Health & Safety concerns outweighing the joy of life is another example of political correctness gone wrong. The Claims-for-accidents (eg in schools) culture etc. Certainly in UK. How about USA or elsewhere?
Therefore my contention is that Horror Literature as called Horror is now against Health & Safety Rules, at least metaphorically.
|Posted on Sunday, December 04, 2005 - 04:06 am: |
It has been recently said elsewhere:
"There was no horror genre until Stephen King made it one. I'm happy to see it go back into literature, mystery, sf, and fantasy where it belongs."
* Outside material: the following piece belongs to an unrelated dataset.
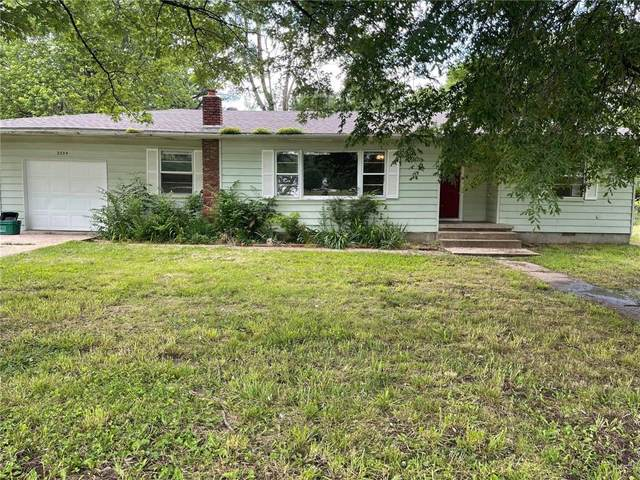 2339 S Laverne Avenue, Fayetteville, AR 72701 (MLS #1187994) :: NWA House Hunters   RE/MAX Real Estate Results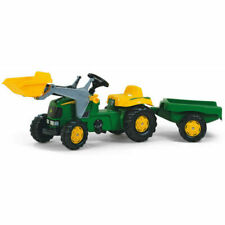 Rolly Toys 023110 John Deere - Tractor with Loader and Trailer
To recap my view, the latter part of above is possibly true (in UK at least) because, if it's called Horror, I feel there is a symbiotic relationship of (a) increased general 'political correctness' and (b) a desensitisation plus a general reader's perception that Horror as called Horror is too extreme. This means, at least in UK mainstream (as opposed to Small Press), Horror Literature still exists as it always did but under another name and shares various other genre-fields in different ways, including SF, mainstream and literary, however one defines them.
However, re the above point about the actual start of "Horror" as a genre, as far as I am concerned, in the Sixties I saw myself interested in "Horror" Literature - owning many horror story anthologies by August Derleth, Peter Haining, Dennis Wheatley, Herbert van Thal etc.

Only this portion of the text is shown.